* _Task directions_:
Answer these questions from the bug report on SOUNDEX and utf8_hungarian_ci:
(a) What status does the report carry?
(b) Which storage engine does the `proba` table use?
(c) From which character does the described workaround apply SUBSTR()?

Bug #27782 MYSQL SOUNDEX collation, utf8_hungarian_ci shows false positive
Submitted: 12 Apr 2007 14:43 Modified: 4 Sep 2007 18:54
Reporter: Laszlo KAROLYI
Status: Duplicate
Category:Server: Charsets Severity:S3 (Non-critical)
Version:5.0.26, 5.0.33, 5.0.37 (latest) too OS:Linux (gentoo and debian)
Assigned to: Alexander Barkov Target Version:
Tags: utf8_hungarian_ci, soundex

[12 Apr 2007 14:43] Laszlo KAROLYI
Description:
Hello.

I have tested it on two machines: the soundex algorithm and queries with 'SOUNDS LIKE'
are reporting false records.

One workaround is to SUBSTR() from the second character, because the first character is
something weird in my cases, and as i could reproduce, this caracter causes the false
positives.

I code a forum, which uses the soundex algorithm to recognize that a user is inserting
one comment in many topic. (the same forum mentioned in bug #26917)

How to repeat:
Create a table, and insert a row in it (following contains hungarian words):

CREATE TABLE `proba` (
  `duma` text collate utf8_hungarian_ci NOT NULL COMMENT 'ize',
  FULLTEXT KEY `duma` (`duma`)
) ENGINE=MyISAM DEFAULT CHARSET=utf8 COLLATE=utf8_hungarian_ci;

INSERT INTO `proba` (`duma`) VALUES 
('Én úgy vagyok vele, motorszenzor legyen tökéletes. Főleg, hogy elektromos és nem
mechanikus, vákumos rendszerről van szó.\r\n\r\narról nem beszélve, hogy a Crome meg
a többi ki tudja mit művelt, hogyan hackelte az ECUt. Ha tökéletes lenne, nem
lennének updatek, tesztek és szívások...\r\npersze ez csak az én
véleményem...\r\nde először tényleg a vezetékezést, csatlakozót nézd meg.');

And then, select from it:

select * from proba where duma sounds like 'Ápr. 6.án elköltöztünk. De a postán át
lett irányíttatva az érkező posta ill. az új tulaj is szólna.
Nem hiszem, hogy a kerületben kavarodott volna el, postásunk nagyon megbízható.
Ajánlva adtátok fel?'

As you can see the two comment are not even nearly the same, but the query reports that
they are the same.

Suggested fix:
If you use the query like this:

select * from proba where SUBSTR(SOUNDEX(duma), 2) = SUBSTR('Ápr. 6.án elköltöztünk.
De a postán át lett irányíttatva az érkező posta ill. az új tulaj is szólna.
Nem hiszem, hogy a kerületben kavarodott volna el, postásunk nagyon megbízható.

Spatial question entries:
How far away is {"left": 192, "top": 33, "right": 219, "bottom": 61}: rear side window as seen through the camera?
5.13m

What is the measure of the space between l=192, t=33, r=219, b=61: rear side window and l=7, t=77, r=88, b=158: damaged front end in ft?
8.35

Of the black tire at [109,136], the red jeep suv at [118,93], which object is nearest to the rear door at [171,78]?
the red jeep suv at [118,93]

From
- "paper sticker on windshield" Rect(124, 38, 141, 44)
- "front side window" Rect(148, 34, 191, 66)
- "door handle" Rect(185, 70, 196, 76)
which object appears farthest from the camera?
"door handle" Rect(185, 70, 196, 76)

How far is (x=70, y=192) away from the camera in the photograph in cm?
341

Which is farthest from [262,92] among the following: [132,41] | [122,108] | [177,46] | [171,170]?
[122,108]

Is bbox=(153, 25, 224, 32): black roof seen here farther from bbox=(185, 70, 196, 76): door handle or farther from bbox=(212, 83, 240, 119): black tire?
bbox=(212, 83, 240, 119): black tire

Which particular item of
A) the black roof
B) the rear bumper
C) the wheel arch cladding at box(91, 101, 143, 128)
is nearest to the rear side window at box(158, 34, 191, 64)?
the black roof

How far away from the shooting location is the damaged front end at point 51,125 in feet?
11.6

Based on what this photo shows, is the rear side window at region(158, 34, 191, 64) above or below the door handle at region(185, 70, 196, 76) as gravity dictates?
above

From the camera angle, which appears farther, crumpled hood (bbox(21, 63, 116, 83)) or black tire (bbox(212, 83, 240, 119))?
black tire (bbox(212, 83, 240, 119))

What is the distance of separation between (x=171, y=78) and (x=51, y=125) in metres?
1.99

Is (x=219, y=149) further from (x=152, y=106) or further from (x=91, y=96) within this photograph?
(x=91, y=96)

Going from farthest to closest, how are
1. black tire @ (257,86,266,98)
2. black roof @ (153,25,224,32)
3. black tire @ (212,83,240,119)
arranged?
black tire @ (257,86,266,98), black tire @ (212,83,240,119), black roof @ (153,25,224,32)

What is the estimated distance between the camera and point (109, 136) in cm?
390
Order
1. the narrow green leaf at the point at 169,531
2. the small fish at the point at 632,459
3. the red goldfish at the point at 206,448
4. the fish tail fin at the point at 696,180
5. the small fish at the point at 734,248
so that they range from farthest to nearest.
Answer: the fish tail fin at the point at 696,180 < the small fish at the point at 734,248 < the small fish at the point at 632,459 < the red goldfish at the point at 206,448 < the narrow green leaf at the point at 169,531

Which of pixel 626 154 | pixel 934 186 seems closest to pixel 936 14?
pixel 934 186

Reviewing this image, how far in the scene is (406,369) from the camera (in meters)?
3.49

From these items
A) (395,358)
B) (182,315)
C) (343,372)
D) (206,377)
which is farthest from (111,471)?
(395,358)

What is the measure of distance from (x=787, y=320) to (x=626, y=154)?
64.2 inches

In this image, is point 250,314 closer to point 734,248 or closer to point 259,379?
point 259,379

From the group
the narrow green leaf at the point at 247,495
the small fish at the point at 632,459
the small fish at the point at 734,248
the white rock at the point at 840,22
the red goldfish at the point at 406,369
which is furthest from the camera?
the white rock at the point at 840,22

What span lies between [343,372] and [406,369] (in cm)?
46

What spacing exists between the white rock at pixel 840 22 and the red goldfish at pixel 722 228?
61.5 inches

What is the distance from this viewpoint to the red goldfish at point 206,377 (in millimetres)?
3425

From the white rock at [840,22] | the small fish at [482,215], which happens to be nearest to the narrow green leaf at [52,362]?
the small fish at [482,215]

* _Response to this exercise_:
(a) Duplicate
(b) MyISAM
(c) The second character